画像に基づく空間的な質問 =>
↓

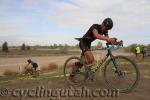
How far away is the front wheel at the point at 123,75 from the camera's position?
7547mm

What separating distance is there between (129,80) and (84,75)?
147cm

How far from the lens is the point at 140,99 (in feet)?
24.2

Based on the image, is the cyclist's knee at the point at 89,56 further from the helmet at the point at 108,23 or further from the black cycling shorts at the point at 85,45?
the helmet at the point at 108,23

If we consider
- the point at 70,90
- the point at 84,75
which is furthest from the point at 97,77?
the point at 70,90

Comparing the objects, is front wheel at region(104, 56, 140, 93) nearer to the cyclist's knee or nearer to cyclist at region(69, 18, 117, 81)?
cyclist at region(69, 18, 117, 81)

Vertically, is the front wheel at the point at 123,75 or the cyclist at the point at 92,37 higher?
the cyclist at the point at 92,37

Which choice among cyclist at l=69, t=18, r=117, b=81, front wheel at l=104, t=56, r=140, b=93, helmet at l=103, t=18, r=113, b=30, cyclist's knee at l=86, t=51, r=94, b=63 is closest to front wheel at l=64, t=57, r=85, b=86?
cyclist at l=69, t=18, r=117, b=81

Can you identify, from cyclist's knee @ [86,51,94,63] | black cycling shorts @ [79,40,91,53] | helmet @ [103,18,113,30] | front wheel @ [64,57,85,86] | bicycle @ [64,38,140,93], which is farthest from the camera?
front wheel @ [64,57,85,86]

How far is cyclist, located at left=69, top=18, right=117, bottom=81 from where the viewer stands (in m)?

↑

課題要件 =>
"Based on the" を含む行から始まり資料の最終行で終わる範囲（両端を含む）を、空行を除いて番号付きリストに整形してください。

本問の解答 =>
1. Based on the image, is the cyclist's knee at the point at 89,56 further from the helmet at the point at 108,23 or further from the black cycling shorts at the point at 85,45?
2. the helmet at the point at 108,23
3. If we consider
4. - the point at 70,90
5. - the point at 84,75
6. which is furthest from the point at 97,77?
7. the point at 70,90
8. Comparing the objects, is front wheel at region(104, 56, 140, 93) nearer to the cyclist's knee or nearer to cyclist at region(69, 18, 117, 81)?
9. cyclist at region(69, 18, 117, 81)
10. Vertically, is the front wheel at the point at 123,75 or the cyclist at the point at 92,37 higher?
11. the cyclist at the point at 92,37
12. Which choice among cyclist at l=69, t=18, r=117, b=81, front wheel at l=104, t=56, r=140, b=93, helmet at l=103, t=18, r=113, b=30, cyclist's knee at l=86, t=51, r=94, b=63 is closest to front wheel at l=64, t=57, r=85, b=86?
13. cyclist at l=69, t=18, r=117, b=81
14. Can you identify, from cyclist's knee @ [86,51,94,63] | black cycling shorts @ [79,40,91,53] | helmet @ [103,18,113,30] | front wheel @ [64,57,85,86] | bicycle @ [64,38,140,93], which is farthest from the camera?
15. front wheel @ [64,57,85,86]
16. How far is cyclist, located at left=69, top=18, right=117, bottom=81 from where the viewer stands (in m)?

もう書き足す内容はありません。